2013年9月30日月曜日

字幕翻訳修業と裏ワザ

皆さま、こんにちは。ねこです。
英会話講師を始めて、丸3年が経ちました。
いやぁ、びっくりです!
正直言って、こんなに楽しい仕事だとは
思っていませんでした。
先日の土曜日も6レッスン、満喫してきました♪

ちなみに、翻訳の方は、もっと長い間やっています。
ビジネス翻訳を始めたのは、たしか1997年。
その後、2001年から映像翻訳の勉強を始め、
2002年の秋にF1関連の番組でデビューしました。

ひゃあ! もう11年!?
多少は上達したかしらね。(^^;

一応、年数だけは、中堅の域に入ってしまい、
駆け出しの翻訳者さんから、
相談などを受けることも増えてきたので、
今日は、僭越ながら、翻訳修業のことと、
ねこ流の裏ワザについて、
いくつか書いてみようと思います。

まずは、翻訳学校時代に、
仲間たちとやっていたことについて。
今、振り返っても、すごく勉強になったと思うのは、
課題を提出する際に、クラスメート2人にも字幕原稿を送り、
お互いにチェックし合ったことです。

いつも字幕を評価される側にいると、
なかなか字幕をチェックする人の視点で見ることはできません。
しかし、友人たちの原稿をチェックすることで、
「あっ、この表現は何だか紛らわしいな」と思ったり、
「わぁ! この訳し方、なんかステキ!」と思ったりと
いろいろな発見があります。
これは、本当に大きなことです!

実際に仕事を始めるようになってからも、
グループ翻訳やペア翻訳という形で受注すると、
例えば、1本の番組を前後半に分けて、
お互いにチェックし合い、誤訳や表記ミスを指摘したり、
わかりにくい表現について、代案を出したりします。
この作業をすると、
「どうして他人の原稿については、こんなにいろいろ気づくのに、
自分の原稿は客観的に見られないんだろう」と
本当に本当に驚きます!

おそらく、どんな仕事をするときも、仕事以外でも、
“客観的な視点を持つ”というのは、
すごく大切なことかもしれませんね。

表示情報 |

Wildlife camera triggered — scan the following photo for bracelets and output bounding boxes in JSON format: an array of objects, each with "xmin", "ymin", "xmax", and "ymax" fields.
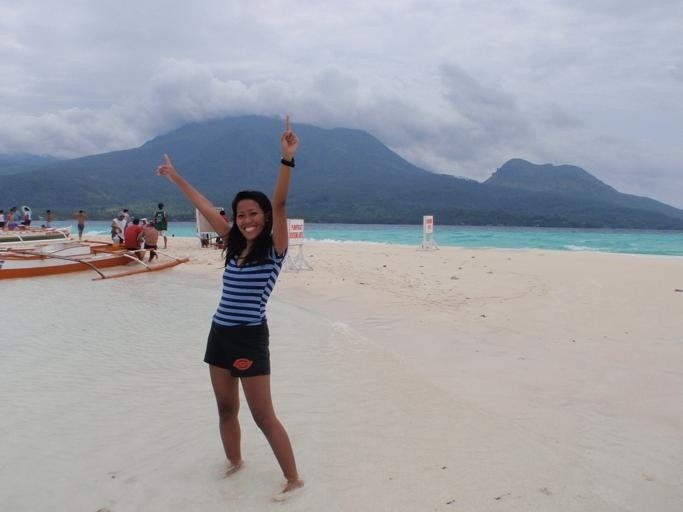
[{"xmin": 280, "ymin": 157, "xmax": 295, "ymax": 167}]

==

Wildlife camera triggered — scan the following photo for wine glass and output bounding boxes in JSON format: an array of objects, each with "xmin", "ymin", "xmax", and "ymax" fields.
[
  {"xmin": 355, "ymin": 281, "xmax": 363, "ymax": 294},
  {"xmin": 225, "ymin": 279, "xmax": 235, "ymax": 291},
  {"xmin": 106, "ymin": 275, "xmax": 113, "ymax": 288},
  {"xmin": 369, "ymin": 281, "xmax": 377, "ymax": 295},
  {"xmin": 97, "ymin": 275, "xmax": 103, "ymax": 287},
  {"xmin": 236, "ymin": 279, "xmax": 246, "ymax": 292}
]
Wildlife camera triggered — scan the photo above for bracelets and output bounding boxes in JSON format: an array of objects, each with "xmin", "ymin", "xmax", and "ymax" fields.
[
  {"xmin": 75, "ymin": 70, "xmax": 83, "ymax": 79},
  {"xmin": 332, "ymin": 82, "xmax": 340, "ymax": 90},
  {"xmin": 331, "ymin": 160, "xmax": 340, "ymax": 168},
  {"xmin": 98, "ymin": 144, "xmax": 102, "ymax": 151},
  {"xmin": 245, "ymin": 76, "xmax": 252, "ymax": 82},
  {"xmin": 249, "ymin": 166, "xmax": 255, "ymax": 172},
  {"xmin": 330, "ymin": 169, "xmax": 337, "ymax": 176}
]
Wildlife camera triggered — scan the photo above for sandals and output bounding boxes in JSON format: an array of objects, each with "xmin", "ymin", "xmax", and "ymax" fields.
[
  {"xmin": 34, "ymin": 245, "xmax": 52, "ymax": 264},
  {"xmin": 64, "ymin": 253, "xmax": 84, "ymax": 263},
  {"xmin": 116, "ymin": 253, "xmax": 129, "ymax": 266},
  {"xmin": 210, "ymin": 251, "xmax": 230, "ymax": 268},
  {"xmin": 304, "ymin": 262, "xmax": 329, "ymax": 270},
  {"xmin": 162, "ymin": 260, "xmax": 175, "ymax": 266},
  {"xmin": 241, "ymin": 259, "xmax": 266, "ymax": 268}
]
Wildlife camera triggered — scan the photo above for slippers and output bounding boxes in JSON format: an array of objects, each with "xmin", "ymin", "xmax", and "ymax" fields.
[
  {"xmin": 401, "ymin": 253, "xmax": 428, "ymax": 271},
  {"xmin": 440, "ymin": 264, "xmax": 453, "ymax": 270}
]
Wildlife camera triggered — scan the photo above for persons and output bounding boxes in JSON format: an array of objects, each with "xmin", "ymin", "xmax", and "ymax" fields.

==

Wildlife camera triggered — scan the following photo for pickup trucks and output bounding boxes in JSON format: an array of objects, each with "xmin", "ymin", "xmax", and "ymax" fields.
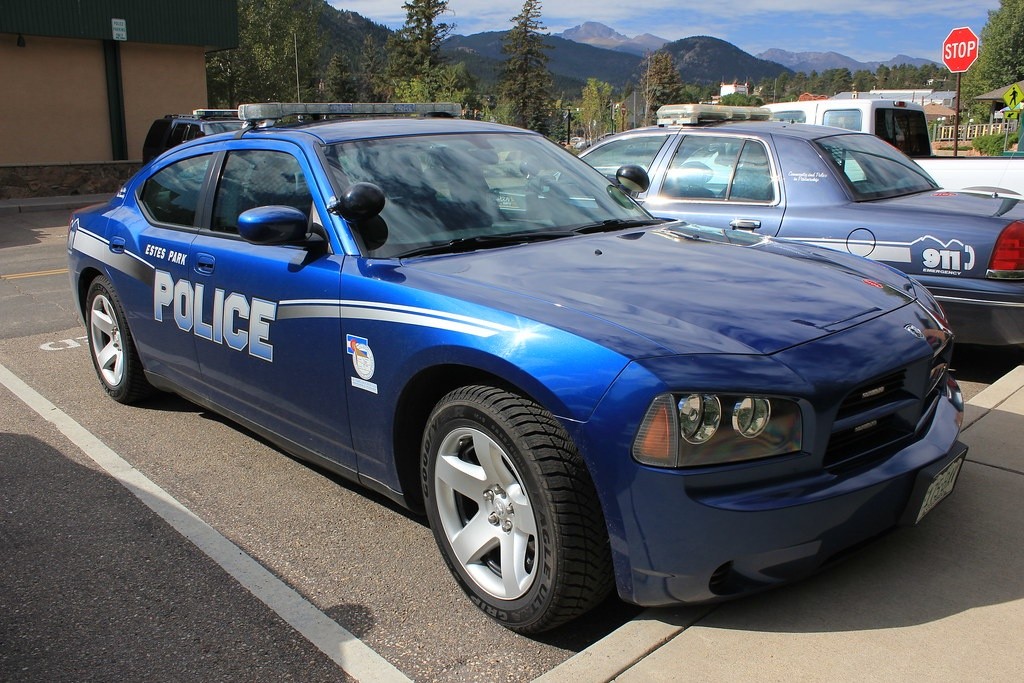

練習問題 |
1. 文書によると、筆者が映像翻訳の勉強を始めたのは何年ですか。
2. 文書のうち、「多少は上達したかしらね。(^^;」で始まり「お互いにチェックし合ったことです。」で終わる部分を、一字一句そのまま書き写してください。
文書の記述のみに基づいて答えてください。

問題の解答 |
1. 2001年です。

2.
多少は上達したかしらね。(^^;

一応、年数だけは、中堅の域に入ってしまい、
駆け出しの翻訳者さんから、
相談などを受けることも増えてきたので、
今日は、僭越ながら、翻訳修業のことと、
ねこ流の裏ワザについて、
いくつか書いてみようと思います。

まずは、翻訳学校時代に、
仲間たちとやっていたことについて。
今、振り返っても、すごく勉強になったと思うのは、
課題を提出する際に、クラスメート2人にも字幕原稿を送り、
お互いにチェックし合ったことです。